EXERCISE REQUIREMENTS: Leave out the pictures, and quote exactly the lines running from the one with "What is the measured" through the last line of the entries below.

##### EXTRACTED MATERIAL

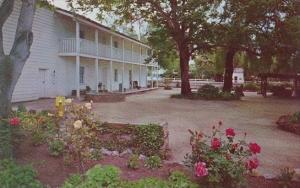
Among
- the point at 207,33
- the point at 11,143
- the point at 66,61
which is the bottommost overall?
the point at 11,143

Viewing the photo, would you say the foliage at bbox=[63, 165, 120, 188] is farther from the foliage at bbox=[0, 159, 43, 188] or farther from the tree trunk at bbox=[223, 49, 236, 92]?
the tree trunk at bbox=[223, 49, 236, 92]

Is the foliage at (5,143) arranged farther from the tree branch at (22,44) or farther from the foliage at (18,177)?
the tree branch at (22,44)

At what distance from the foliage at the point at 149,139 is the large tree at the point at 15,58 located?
A: 3.03 metres

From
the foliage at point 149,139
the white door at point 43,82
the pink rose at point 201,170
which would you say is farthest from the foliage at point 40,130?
the white door at point 43,82

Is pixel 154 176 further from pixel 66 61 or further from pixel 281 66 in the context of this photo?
pixel 281 66

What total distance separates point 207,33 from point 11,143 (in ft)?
84.5

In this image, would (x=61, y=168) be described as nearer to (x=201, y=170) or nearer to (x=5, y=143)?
(x=5, y=143)

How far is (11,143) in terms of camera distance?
7594 millimetres

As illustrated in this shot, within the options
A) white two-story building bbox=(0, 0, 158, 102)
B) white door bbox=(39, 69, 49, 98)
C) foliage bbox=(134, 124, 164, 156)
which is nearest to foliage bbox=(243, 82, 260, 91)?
white two-story building bbox=(0, 0, 158, 102)

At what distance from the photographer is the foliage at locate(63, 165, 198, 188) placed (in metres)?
6.08

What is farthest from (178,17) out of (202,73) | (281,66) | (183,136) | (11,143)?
(202,73)

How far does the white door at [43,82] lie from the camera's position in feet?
85.1

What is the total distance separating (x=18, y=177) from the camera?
245 inches

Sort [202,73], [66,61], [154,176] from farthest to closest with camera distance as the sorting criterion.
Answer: [202,73]
[66,61]
[154,176]
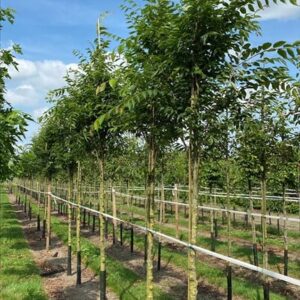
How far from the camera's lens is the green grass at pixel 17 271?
383 inches

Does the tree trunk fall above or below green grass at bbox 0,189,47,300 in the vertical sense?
above

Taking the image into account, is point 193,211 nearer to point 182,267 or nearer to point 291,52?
point 291,52

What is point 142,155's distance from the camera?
428 inches

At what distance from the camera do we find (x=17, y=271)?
12203mm

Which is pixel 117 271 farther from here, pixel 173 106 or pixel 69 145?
pixel 173 106

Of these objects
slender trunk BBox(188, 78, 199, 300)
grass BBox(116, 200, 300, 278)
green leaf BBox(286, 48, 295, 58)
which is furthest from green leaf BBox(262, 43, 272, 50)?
grass BBox(116, 200, 300, 278)

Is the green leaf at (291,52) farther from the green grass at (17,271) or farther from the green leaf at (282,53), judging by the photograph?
the green grass at (17,271)

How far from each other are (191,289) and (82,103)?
5.43 m

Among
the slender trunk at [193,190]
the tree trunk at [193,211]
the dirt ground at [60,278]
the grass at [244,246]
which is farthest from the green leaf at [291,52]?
the grass at [244,246]

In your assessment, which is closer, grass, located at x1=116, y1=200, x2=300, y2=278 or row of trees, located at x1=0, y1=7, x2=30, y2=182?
row of trees, located at x1=0, y1=7, x2=30, y2=182

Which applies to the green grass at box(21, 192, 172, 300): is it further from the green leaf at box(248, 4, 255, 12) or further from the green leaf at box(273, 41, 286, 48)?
the green leaf at box(248, 4, 255, 12)

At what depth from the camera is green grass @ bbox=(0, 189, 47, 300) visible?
972 centimetres

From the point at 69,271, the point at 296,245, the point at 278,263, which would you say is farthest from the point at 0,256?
the point at 296,245

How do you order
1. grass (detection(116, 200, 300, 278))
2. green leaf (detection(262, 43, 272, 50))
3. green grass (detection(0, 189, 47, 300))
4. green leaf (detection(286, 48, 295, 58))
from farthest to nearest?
1. grass (detection(116, 200, 300, 278))
2. green grass (detection(0, 189, 47, 300))
3. green leaf (detection(262, 43, 272, 50))
4. green leaf (detection(286, 48, 295, 58))
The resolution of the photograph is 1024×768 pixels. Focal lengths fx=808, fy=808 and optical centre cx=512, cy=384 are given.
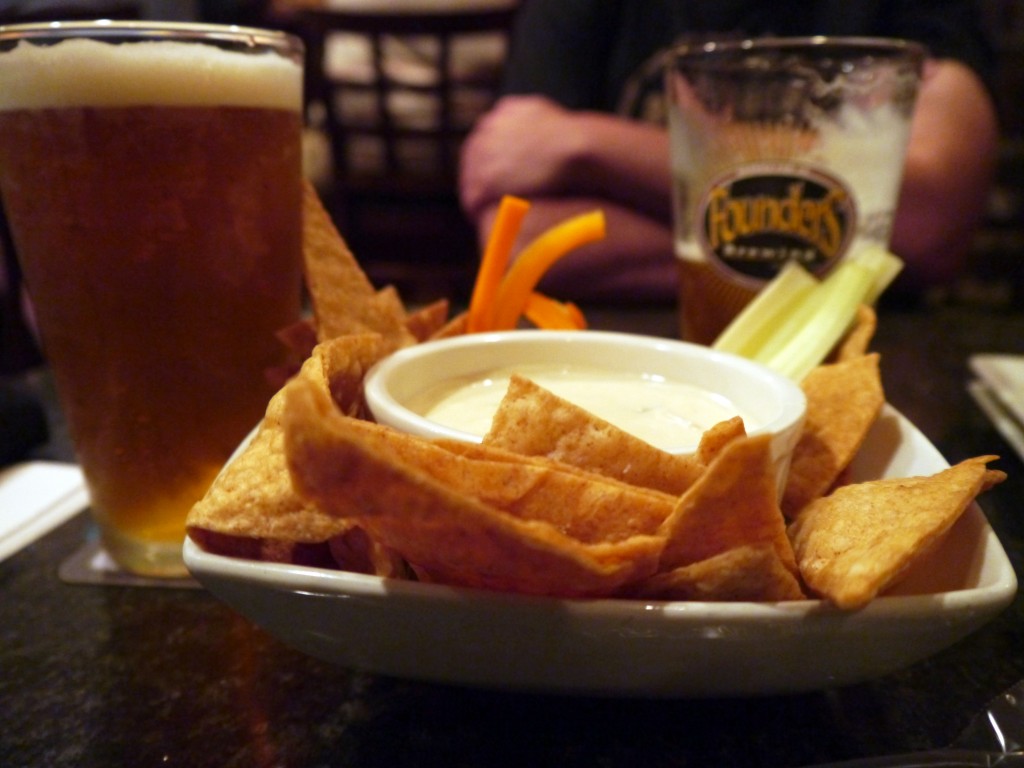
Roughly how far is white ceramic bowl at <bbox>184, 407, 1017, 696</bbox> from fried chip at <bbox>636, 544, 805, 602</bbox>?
27 mm

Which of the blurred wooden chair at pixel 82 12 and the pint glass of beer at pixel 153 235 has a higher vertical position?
the blurred wooden chair at pixel 82 12

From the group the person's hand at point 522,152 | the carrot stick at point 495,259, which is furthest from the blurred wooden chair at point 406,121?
the carrot stick at point 495,259

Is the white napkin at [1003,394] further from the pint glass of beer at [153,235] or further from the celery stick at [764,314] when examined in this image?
the pint glass of beer at [153,235]

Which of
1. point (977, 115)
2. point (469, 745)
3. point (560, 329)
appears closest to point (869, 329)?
point (560, 329)

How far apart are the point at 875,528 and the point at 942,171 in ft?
7.47

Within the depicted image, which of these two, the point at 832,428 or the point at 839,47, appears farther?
the point at 839,47

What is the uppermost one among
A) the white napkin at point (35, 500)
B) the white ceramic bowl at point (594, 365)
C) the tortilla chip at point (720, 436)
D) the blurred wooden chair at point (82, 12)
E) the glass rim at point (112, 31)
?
the glass rim at point (112, 31)

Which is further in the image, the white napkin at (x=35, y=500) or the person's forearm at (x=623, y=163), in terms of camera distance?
the person's forearm at (x=623, y=163)

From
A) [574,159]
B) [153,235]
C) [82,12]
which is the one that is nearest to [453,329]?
[153,235]

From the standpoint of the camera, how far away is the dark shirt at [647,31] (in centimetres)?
276

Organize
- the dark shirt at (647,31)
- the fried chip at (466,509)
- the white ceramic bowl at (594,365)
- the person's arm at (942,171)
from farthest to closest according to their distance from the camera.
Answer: the dark shirt at (647,31), the person's arm at (942,171), the white ceramic bowl at (594,365), the fried chip at (466,509)

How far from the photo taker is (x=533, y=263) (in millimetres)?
1062

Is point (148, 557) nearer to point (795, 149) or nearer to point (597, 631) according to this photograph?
point (597, 631)

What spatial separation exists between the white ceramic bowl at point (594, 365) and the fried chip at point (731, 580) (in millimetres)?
232
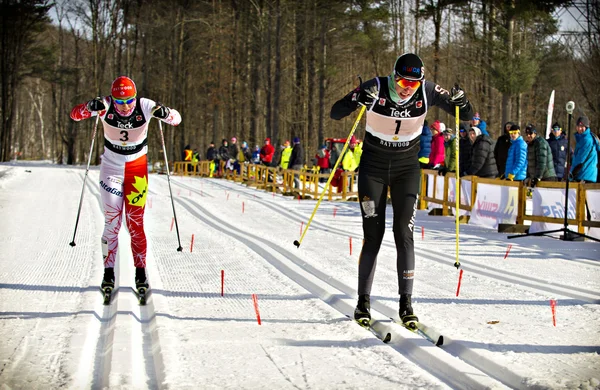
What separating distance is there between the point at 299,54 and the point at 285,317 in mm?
35100

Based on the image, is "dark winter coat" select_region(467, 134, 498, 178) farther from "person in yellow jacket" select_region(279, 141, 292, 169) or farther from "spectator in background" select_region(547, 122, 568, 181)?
"person in yellow jacket" select_region(279, 141, 292, 169)

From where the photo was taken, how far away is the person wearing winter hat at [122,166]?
685 centimetres

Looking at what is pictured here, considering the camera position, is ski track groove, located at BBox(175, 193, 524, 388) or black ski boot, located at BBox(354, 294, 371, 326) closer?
ski track groove, located at BBox(175, 193, 524, 388)

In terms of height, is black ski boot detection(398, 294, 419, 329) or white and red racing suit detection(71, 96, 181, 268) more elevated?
white and red racing suit detection(71, 96, 181, 268)

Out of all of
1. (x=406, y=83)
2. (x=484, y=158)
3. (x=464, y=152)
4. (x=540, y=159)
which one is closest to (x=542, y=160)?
(x=540, y=159)

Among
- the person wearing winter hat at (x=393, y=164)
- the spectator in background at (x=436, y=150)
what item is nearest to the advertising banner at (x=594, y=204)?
the spectator in background at (x=436, y=150)

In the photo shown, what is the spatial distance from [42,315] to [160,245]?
4.52m

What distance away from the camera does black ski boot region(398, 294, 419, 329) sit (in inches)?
215

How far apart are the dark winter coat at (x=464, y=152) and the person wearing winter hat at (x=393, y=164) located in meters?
9.29

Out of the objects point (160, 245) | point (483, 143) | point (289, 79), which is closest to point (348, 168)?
point (483, 143)

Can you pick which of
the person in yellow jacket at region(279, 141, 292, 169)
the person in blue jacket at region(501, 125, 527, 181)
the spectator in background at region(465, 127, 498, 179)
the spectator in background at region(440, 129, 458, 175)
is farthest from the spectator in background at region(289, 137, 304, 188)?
the person in blue jacket at region(501, 125, 527, 181)

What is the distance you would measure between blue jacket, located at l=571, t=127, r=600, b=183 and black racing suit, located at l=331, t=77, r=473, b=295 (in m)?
7.20

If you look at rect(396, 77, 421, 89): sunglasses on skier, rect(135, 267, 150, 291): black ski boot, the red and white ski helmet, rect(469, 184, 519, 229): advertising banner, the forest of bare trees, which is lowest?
rect(135, 267, 150, 291): black ski boot

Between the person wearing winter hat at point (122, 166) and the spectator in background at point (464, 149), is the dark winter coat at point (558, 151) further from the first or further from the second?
the person wearing winter hat at point (122, 166)
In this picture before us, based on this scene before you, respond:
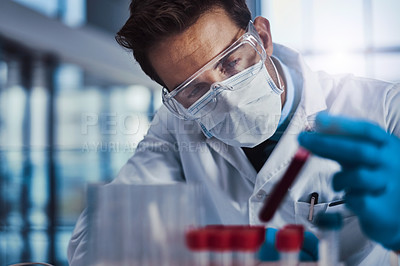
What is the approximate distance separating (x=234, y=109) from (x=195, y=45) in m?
0.21

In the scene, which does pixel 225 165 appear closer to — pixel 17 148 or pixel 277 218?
pixel 277 218

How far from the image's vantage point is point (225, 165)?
4.69ft

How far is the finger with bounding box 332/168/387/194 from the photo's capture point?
2.21ft

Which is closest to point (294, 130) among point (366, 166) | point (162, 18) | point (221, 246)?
point (162, 18)

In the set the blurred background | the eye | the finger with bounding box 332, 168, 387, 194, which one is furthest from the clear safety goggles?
the blurred background

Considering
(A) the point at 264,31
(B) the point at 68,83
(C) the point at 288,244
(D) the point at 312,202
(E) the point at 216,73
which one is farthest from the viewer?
(B) the point at 68,83

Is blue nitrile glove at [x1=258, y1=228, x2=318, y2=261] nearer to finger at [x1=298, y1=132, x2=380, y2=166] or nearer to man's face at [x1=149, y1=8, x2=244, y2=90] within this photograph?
finger at [x1=298, y1=132, x2=380, y2=166]

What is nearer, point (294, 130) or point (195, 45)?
point (195, 45)

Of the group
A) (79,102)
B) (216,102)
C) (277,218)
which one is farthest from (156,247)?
(79,102)

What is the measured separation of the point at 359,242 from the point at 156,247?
0.79m

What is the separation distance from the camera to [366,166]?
2.26 ft

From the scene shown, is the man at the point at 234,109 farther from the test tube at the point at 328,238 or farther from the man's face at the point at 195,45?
the test tube at the point at 328,238

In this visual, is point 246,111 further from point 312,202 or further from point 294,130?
point 312,202

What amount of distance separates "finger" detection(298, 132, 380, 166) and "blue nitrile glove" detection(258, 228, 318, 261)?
19cm
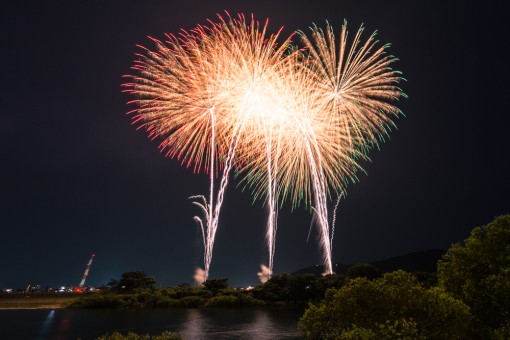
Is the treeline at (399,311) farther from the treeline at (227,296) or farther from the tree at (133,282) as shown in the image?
the tree at (133,282)

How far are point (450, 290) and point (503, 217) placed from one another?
16.5 ft

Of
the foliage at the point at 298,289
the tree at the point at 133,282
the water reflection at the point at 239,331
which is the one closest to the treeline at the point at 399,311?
the water reflection at the point at 239,331

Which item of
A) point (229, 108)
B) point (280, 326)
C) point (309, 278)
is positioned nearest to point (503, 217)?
point (229, 108)

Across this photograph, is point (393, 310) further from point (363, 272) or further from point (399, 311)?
point (363, 272)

##########

THE COMPLETED TASK:
What is the measured separation of the point at 359,242 from the point at 156,247?
0.79m

What is the separation distance from the camera to [366,166]?
2.26 ft

From the scene shown, is the man at the point at 234,109 farther from the test tube at the point at 328,238 or farther from the man's face at the point at 195,45?
the test tube at the point at 328,238

In this visual, is point 246,111 further from point 312,202 or further from point 294,130?
point 312,202

What amount of distance separates "finger" detection(298, 132, 380, 166) and "blue nitrile glove" detection(258, 228, 318, 261)?
19cm
Is the treeline at (399,311) farther from the treeline at (227,296) or farther from the tree at (133,282) as shown in the image?
the tree at (133,282)

How far are point (450, 290) and point (503, 217) placed from one another?
16.5 ft

Of
the foliage at the point at 298,289
the tree at the point at 133,282
the water reflection at the point at 239,331
which is the one closest to the treeline at the point at 399,311?
the water reflection at the point at 239,331

Which item of
A) point (229, 108)
B) point (280, 326)
C) point (309, 278)
is positioned nearest to point (503, 217)?
point (229, 108)

Across this photograph, is point (393, 310) further from point (363, 272) or further from point (399, 311)?
point (363, 272)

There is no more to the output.